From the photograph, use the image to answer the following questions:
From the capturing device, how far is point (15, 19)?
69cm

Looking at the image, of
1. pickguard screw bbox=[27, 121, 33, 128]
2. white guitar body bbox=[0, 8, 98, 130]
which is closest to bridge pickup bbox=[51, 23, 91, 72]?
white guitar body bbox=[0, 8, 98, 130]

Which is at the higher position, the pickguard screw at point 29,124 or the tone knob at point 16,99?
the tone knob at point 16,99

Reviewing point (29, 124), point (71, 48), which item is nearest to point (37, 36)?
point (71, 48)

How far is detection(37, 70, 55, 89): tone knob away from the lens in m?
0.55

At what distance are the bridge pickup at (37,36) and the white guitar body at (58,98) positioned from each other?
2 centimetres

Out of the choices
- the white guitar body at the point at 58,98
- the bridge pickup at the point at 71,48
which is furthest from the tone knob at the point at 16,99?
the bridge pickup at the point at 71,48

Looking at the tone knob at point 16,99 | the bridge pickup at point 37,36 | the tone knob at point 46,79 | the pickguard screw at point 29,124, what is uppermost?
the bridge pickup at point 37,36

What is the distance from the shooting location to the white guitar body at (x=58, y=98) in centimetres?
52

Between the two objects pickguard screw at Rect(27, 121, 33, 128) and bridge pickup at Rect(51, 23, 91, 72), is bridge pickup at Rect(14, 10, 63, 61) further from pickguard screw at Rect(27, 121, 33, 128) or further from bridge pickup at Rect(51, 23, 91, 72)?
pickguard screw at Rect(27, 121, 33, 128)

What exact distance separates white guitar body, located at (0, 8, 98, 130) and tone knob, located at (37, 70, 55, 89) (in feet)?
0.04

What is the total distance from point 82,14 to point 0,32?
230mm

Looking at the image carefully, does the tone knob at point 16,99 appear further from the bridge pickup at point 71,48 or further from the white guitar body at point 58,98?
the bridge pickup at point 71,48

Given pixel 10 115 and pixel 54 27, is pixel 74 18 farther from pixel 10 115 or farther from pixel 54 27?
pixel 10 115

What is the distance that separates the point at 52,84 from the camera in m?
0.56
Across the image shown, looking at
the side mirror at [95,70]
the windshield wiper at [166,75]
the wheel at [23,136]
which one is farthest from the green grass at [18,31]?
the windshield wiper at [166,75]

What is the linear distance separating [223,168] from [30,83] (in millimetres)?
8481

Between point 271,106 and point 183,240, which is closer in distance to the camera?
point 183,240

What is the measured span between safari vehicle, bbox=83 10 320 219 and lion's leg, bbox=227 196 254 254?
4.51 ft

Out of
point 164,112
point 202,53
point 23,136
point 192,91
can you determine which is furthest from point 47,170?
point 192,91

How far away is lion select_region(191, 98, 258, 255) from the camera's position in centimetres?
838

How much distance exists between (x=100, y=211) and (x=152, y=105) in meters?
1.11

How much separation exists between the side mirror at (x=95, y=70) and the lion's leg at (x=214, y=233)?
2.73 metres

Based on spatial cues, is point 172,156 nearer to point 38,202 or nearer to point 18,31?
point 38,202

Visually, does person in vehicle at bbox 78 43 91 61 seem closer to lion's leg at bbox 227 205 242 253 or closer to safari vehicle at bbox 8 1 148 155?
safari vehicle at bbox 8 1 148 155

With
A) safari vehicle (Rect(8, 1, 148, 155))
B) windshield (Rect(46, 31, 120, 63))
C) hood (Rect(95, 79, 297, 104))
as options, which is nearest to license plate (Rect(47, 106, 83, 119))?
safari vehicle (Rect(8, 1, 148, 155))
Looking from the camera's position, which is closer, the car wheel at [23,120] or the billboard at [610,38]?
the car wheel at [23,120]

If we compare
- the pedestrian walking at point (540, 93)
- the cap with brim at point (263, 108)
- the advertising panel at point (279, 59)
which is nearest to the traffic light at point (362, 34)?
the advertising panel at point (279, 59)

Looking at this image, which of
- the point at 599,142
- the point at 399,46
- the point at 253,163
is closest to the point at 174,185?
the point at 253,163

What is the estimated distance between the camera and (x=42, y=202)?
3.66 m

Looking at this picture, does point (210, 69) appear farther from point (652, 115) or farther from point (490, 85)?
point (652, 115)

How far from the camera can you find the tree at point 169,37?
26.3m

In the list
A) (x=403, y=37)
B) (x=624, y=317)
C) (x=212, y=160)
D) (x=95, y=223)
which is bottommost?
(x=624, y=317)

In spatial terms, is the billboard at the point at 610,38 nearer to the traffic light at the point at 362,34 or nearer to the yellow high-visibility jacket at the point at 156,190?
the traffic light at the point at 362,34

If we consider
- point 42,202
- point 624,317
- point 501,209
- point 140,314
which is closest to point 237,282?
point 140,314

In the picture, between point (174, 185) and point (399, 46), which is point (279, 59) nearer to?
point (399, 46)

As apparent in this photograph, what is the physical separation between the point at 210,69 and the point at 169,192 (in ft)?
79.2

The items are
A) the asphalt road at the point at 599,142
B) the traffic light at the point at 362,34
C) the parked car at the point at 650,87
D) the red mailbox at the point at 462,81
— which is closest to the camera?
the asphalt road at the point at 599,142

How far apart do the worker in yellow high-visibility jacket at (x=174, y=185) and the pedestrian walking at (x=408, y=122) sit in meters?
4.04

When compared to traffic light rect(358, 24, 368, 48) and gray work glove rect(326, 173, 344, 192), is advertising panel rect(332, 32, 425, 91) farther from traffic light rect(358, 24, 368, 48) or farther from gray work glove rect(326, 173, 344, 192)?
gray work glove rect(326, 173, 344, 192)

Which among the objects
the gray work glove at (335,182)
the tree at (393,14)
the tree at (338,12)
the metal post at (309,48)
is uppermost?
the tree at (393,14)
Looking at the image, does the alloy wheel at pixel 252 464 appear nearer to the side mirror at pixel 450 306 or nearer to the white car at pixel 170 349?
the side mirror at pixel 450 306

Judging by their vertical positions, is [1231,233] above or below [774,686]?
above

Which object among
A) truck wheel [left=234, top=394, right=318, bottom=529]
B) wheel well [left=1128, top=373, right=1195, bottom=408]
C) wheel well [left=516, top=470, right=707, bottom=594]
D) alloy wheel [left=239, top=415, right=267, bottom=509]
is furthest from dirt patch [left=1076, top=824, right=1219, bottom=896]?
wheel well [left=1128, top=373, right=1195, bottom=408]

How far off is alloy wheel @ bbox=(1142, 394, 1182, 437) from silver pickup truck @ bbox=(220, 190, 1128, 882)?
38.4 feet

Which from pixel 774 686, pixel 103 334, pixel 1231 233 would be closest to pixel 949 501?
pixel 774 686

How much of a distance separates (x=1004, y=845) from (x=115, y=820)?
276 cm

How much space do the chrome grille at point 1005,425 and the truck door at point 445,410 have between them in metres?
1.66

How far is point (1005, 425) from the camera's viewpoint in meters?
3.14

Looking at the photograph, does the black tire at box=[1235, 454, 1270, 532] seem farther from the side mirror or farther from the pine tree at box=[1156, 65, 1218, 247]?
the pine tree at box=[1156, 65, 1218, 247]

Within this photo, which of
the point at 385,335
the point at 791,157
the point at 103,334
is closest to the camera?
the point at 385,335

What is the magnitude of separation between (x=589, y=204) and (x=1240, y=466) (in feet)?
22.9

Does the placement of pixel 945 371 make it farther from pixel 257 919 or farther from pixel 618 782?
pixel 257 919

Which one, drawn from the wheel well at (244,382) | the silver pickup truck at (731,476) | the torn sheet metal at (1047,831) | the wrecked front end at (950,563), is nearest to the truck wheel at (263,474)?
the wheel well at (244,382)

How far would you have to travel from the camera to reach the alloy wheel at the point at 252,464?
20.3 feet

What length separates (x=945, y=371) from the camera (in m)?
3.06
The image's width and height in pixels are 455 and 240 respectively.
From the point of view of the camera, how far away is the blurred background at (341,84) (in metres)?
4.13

++++

§ Exercise goal: Reproduce every record above exactly as it appears.

§ Task answer:
From the photograph, use the image to answer the following questions:
From the capturing device, how far is point (15, 19)?
69cm

Looking at the image, of
1. pickguard screw bbox=[27, 121, 33, 128]
2. white guitar body bbox=[0, 8, 98, 130]
which is closest to bridge pickup bbox=[51, 23, 91, 72]?
white guitar body bbox=[0, 8, 98, 130]

Which is at the higher position, the pickguard screw at point 29,124 or the tone knob at point 16,99?
the tone knob at point 16,99

Reviewing point (29, 124), point (71, 48), which item is nearest to point (37, 36)?
point (71, 48)

How far is detection(37, 70, 55, 89): tone knob away from the lens in m?
0.55

At what distance are the bridge pickup at (37,36) and the white guitar body at (58,98) positioned from each other?
2 centimetres

Out of the choices
- the white guitar body at the point at 58,98
- the bridge pickup at the point at 71,48
which is furthest from the tone knob at the point at 16,99?
the bridge pickup at the point at 71,48

Looking at the tone knob at point 16,99 | the bridge pickup at point 37,36 | the tone knob at point 46,79 | the pickguard screw at point 29,124, what is uppermost?
the bridge pickup at point 37,36

What is the distance from the shooting location to the white guitar body at (x=58, y=98) in centimetres?
52

Between the two objects pickguard screw at Rect(27, 121, 33, 128) and bridge pickup at Rect(51, 23, 91, 72), is bridge pickup at Rect(14, 10, 63, 61) further from pickguard screw at Rect(27, 121, 33, 128) or further from bridge pickup at Rect(51, 23, 91, 72)?
pickguard screw at Rect(27, 121, 33, 128)

What exact distance separates white guitar body, located at (0, 8, 98, 130) and tone knob, located at (37, 70, 55, 89) (in feet)?
0.04

What is the total distance from point 82,14 to point 0,32?
230mm

Looking at the image carefully, does the tone knob at point 16,99 appear further from the bridge pickup at point 71,48 or further from the white guitar body at point 58,98?
the bridge pickup at point 71,48

Given pixel 10 115 and pixel 54 27, is pixel 74 18 farther from pixel 10 115 or farther from pixel 54 27?
pixel 10 115

What is the distance that separates the point at 52,84 from the camera in m?
0.56
Across the image shown, looking at
the side mirror at [95,70]
the windshield wiper at [166,75]
the wheel at [23,136]
which one is farthest from the green grass at [18,31]?
the windshield wiper at [166,75]

What is the linear distance separating [223,168] from [30,83] (in millimetres)?
8481

Between point 271,106 and point 183,240, which is closer in distance to the camera?
point 183,240

What is the measured span between safari vehicle, bbox=83 10 320 219 and lion's leg, bbox=227 196 254 254?
4.51 ft

Out of
point 164,112
point 202,53
point 23,136
point 192,91
can you determine which is furthest from point 47,170?
point 192,91

How far away is lion select_region(191, 98, 258, 255) from the camera's position in centimetres?
838

How much distance exists between (x=100, y=211) and (x=152, y=105) in meters?
1.11

How much separation exists between the side mirror at (x=95, y=70) and the lion's leg at (x=214, y=233)?
2.73 metres

Based on spatial cues, is point 172,156 nearer to point 38,202 or nearer to point 18,31?
point 38,202

Visually, does person in vehicle at bbox 78 43 91 61 seem closer to lion's leg at bbox 227 205 242 253 or closer to safari vehicle at bbox 8 1 148 155?
safari vehicle at bbox 8 1 148 155

With
A) safari vehicle (Rect(8, 1, 148, 155))
B) windshield (Rect(46, 31, 120, 63))
C) hood (Rect(95, 79, 297, 104))
as options, which is nearest to license plate (Rect(47, 106, 83, 119))?
safari vehicle (Rect(8, 1, 148, 155))
Looking from the camera's position, which is closer, the car wheel at [23,120] or the billboard at [610,38]?
the car wheel at [23,120]

If we compare
- the pedestrian walking at point (540, 93)
- the cap with brim at point (263, 108)
- the advertising panel at point (279, 59)
which is nearest to the traffic light at point (362, 34)?
the advertising panel at point (279, 59)

Looking at this image, which of
- the point at 599,142
- the point at 399,46
- the point at 253,163
is closest to the point at 174,185?
the point at 253,163

What is the estimated distance between the camera and (x=42, y=202)?
3.66 m

Looking at this picture, does point (210, 69) appear farther from point (652, 115) or farther from point (490, 85)?
point (652, 115)

How far from the camera can you find the tree at point 169,37?
26.3m

In the list
A) (x=403, y=37)
B) (x=624, y=317)
C) (x=212, y=160)
D) (x=95, y=223)
which is bottommost?
(x=624, y=317)

In spatial terms, is the billboard at the point at 610,38 nearer to the traffic light at the point at 362,34 or nearer to the yellow high-visibility jacket at the point at 156,190?
the traffic light at the point at 362,34

If we consider
- point 42,202
- point 624,317
- point 501,209
- point 140,314
which is closest to point 237,282?
point 140,314

In the picture, between point (174, 185) and point (399, 46), which is point (279, 59) nearer to?
point (399, 46)

As apparent in this photograph, what is the physical separation between the point at 210,69 and the point at 169,192 (in ft)?
79.2

The items are
A) the asphalt road at the point at 599,142
B) the traffic light at the point at 362,34
C) the parked car at the point at 650,87
D) the red mailbox at the point at 462,81
— which is closest to the camera?
the asphalt road at the point at 599,142

How far apart do the worker in yellow high-visibility jacket at (x=174, y=185) and the pedestrian walking at (x=408, y=122) sit in meters?
4.04

When compared to traffic light rect(358, 24, 368, 48) and gray work glove rect(326, 173, 344, 192), is advertising panel rect(332, 32, 425, 91) farther from traffic light rect(358, 24, 368, 48) or farther from gray work glove rect(326, 173, 344, 192)?
gray work glove rect(326, 173, 344, 192)

Which among the objects
the gray work glove at (335,182)
the tree at (393,14)
the tree at (338,12)
the metal post at (309,48)
is uppermost?
the tree at (393,14)
Looking at the image, does the alloy wheel at pixel 252 464 appear nearer to the side mirror at pixel 450 306 or nearer to the white car at pixel 170 349?
the side mirror at pixel 450 306

Judging by their vertical positions, is [1231,233] above or below [774,686]?
above

Which object among
A) truck wheel [left=234, top=394, right=318, bottom=529]
B) wheel well [left=1128, top=373, right=1195, bottom=408]
C) wheel well [left=516, top=470, right=707, bottom=594]
D) alloy wheel [left=239, top=415, right=267, bottom=509]
is furthest from dirt patch [left=1076, top=824, right=1219, bottom=896]?
wheel well [left=1128, top=373, right=1195, bottom=408]

How far off is alloy wheel @ bbox=(1142, 394, 1182, 437) from silver pickup truck @ bbox=(220, 190, 1128, 882)?
38.4 feet

Which from pixel 774 686, pixel 103 334, pixel 1231 233 would be closest to pixel 949 501?
pixel 774 686

How much of a distance separates (x=1004, y=845) from (x=115, y=820)?
276 cm

How much space do the chrome grille at point 1005,425 and the truck door at point 445,410 have between them in metres?
1.66

How far is point (1005, 425) from the camera's viewpoint in meters?
3.14

Looking at the photograph, does the black tire at box=[1235, 454, 1270, 532] seem farther from the side mirror or farther from the pine tree at box=[1156, 65, 1218, 247]?
the pine tree at box=[1156, 65, 1218, 247]

Within this photo, which of
the point at 385,335
the point at 791,157
the point at 103,334
is closest to the camera?
the point at 385,335

What is the magnitude of separation between (x=589, y=204) and (x=1240, y=466) (in feet)?
22.9

Does the placement of pixel 945 371 make it farther from pixel 257 919 or farther from pixel 618 782?
pixel 257 919

Which one, drawn from the wheel well at (244,382) | the silver pickup truck at (731,476) | the torn sheet metal at (1047,831) | the wrecked front end at (950,563), is nearest to the truck wheel at (263,474)?
the wheel well at (244,382)

How far would you have to travel from the camera to reach the alloy wheel at the point at 252,464?
20.3 feet

What length separates (x=945, y=371) from the camera (in m)?
3.06
The image's width and height in pixels are 455 and 240 respectively.
From the point of view of the camera, how far away is the blurred background at (341,84) (in metres)?
4.13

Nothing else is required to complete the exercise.